What to do –
A - List every government body or agency that the notes on VOC emissions and High Hazards 307 mention.
B - Write the next part of the notes on VOC emissions and High Hazards 307, picking up after their final sentence.

The Rules, “A or B”, Section “i”

–From 307 we can briefly circle back to section “i”,  referring to 24-153 NYC Administrative code.  This is the Department of Environmental Protection  A or B rating prohibitions which refer to emissions of volatile organic compounds  (VOC’s) into the air. One common way that smaller-scale emissions of voc’s happens is spray painting (think auto body shops, and wood shops that do their own finishing) but there are of course others.  There are A through D ratings, in descending amounts of output into the air, and they are measured in pounds-by-weight of  VOC’s emitted per hour. (A useful way to understand VOC lbs/gal is that typical industrial (and some consumer) containers of paint or solvent will have the pounds per gallon by weight of the VOC’s listed on the label of the container. It’s typically 4.5 – 5.5 lbs/gal VOC for paints and solvents.)  There is a table defining output emissions according to lbs/hr. (As an aside, in the case of one single spray booth in a wood shop: one operator, spraying and stopping, and spaying and stopping, over the course of an hour, as would be the case in typical use, couldn’t put out anywhere near enough to be even a “B” rating, based on some local shop experience.)  Section 24-153 also lists additional mitigating factors, like distance from the source.  

New York State environmental emissions regs:  -Same numbers as 24-153, but with more info, and exceptions (spray finishing only needs to be below an “A” rating, for example):

http://www.dec.ny.gov/regs/4264.html

The Rules, 307 Some More

In High Hazards 307, there are intricate tables listing allowable thresholds of flammable and combustible materials, caustic materials, and descriptions of allowable setups for using them. This is very illuminating and useful because of the engineering framework that you see here, and you see that  it is very logical and rational.  One notable aspect here are numerous caveats and exceptions that are referred to in tiny footnotes for each listing, that allow extra multiple amounts of flammable and combustible materials, if: -they are stored in legal cabinets; -if there are proper sprinklers; -if local fire codes are met for the substances and uses; etc. (there is an exception in High Hazards 307 granted for paint spraying operations, if an FD permit is in place, for example).

If the amounts on the premises, after the multiplications granted by the footnoted exceptions and caveats, tally up to less than the limits in 307, then it’s not High Hazard H, and not “incompatible” by the loft board’s rules. Again, in technical definitions about v.o.c.’s, it’s pounds by weight per liquid gallon, which can usually be found on the labeling. Fine dust particles, large amounts of paper, rags, etc, are also spelled out in 307, and allowable amounts are listed (with extra caveats and exceptions, of course).

Data segment –
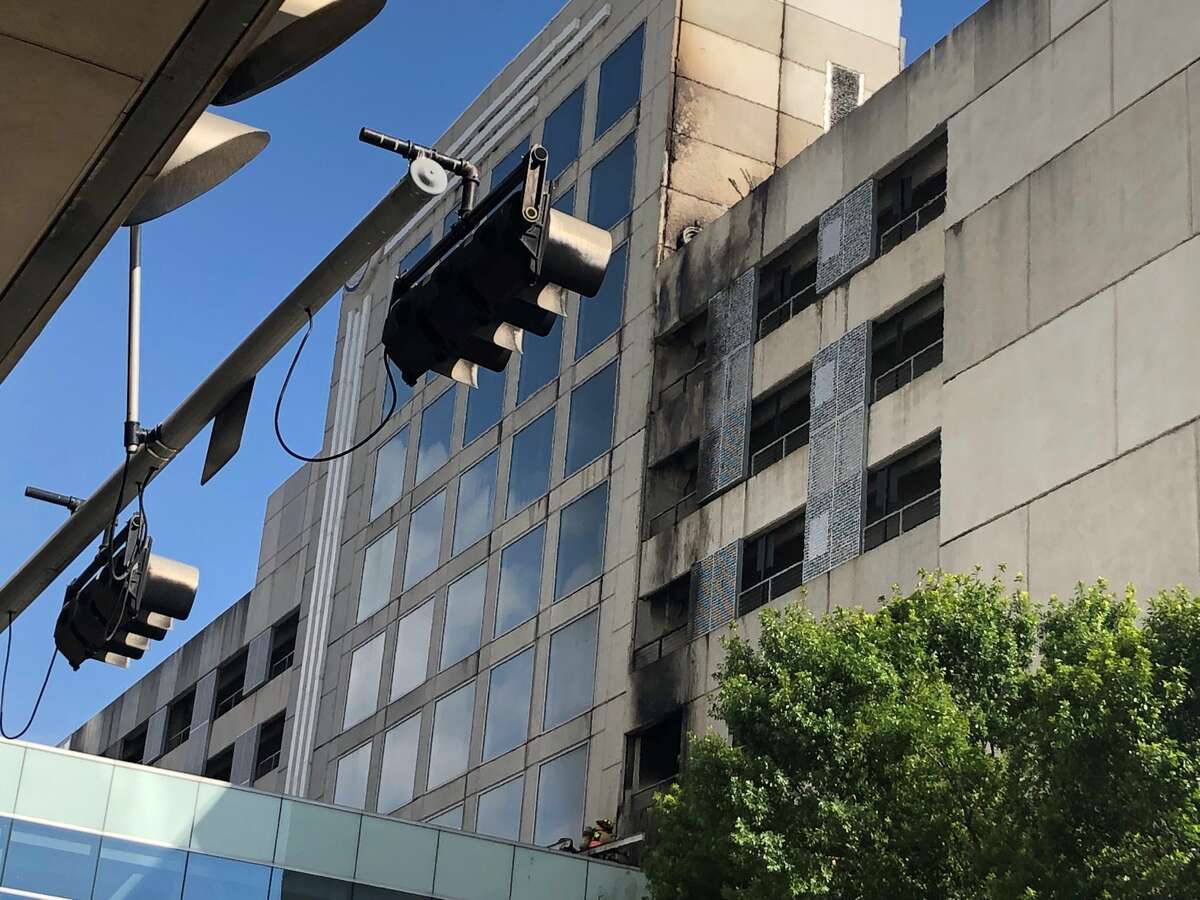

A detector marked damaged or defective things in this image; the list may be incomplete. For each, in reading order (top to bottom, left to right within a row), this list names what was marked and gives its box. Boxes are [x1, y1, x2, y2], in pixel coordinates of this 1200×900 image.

Answer list –
A -
- Department of Environmental Protection
- FD (the fire department)
- Loft board

B -
Section “ii”,The Community Right-to-Know law

Refers to a US EPA law of the same name which says that if there are very large quantities of hazardous substances, (there is a long list of them, with threshold quantities),  a Risk Plan must be filed. If a business has to file, the building would have an I.U.   The thresholds are pretty high, though.  For most substances it’s 500-1000 pounds (again, most VOC’S contain roughly 5 lbs/gal); for a few, such as pure chlorine, it’s 100.  Practically nobody’s building will have this much of any substance.

More On Evidence Gathering, and Misc

One of the most important things that needs to be done, if an owner is claiming incompatible, or even if tenants are just worried about a claim coming up, is to see just what is going on inside that business, in detail, as much detail as possible. If tenants, or lawyers, or an architect, engineer, or bona fide expert are allowed inside the business’s operation, they should do so, and  they should get scores and scores and scores of photos, plus notes on all pertinent conditions that can be observed. It is smart to get an early jump and build evidence on just what they are doing, what their processes are, and what substances and materials they use, and try to ascertain, through documentation, especially with photos, how much.  They should make sure to examine all containers for their contents, and get clear pictures of of their labels, back and front, that show their contents. They should also note if the containers are new and unopened, or have been opened; because that makes a difference in terms of storage requirements. Unopened containers don’t have to be stored in cabinets. Get multi-angled pictures of all storage cabinets. They should get lots of in-situ shots of processing areas, equipment, floors, ceilings, walls, windows, plumbing, electrical, heating, and especially important, the existence of sprinklers. Also very important: make sure to look everywhere in the space, especially in or near an office space, for permits and any other certificates that might be posted, from agencies such as the Fire Dept., DEP, and others for Fire Dept. permits and certificates posted, and any other kinds, and also, ask if there are any permits and certificates and to see and document them. Get good clear photos or copies of these. The existence of permits and certificates can greatly help your case, because in 307 there are exceptions allowed if proper permits are in place.

All of this will be evidence that can help establish the actual truth of the situation. Owners have often made grossly exaggerated claims as to the uses and the degree of it and the amounts.

If you are not welcomed in to look around, you at least will have the right to do an inspection with your lawyer as a part of the Discovery process in the weeks before your trial, but try to note and document things if it seems that changes are going on in that business prior to the time that you will have access.

Trying to get to the bottom of all the technical codes, rules, and definitions referred to in the Loft Board Rule on Incompatible Use seems pretty daunting on the face of it, but once you burrow through everything, it can actually be straightforward and clear enough that the whole thing could be presented by non-experts, and understood clearly by non-experts.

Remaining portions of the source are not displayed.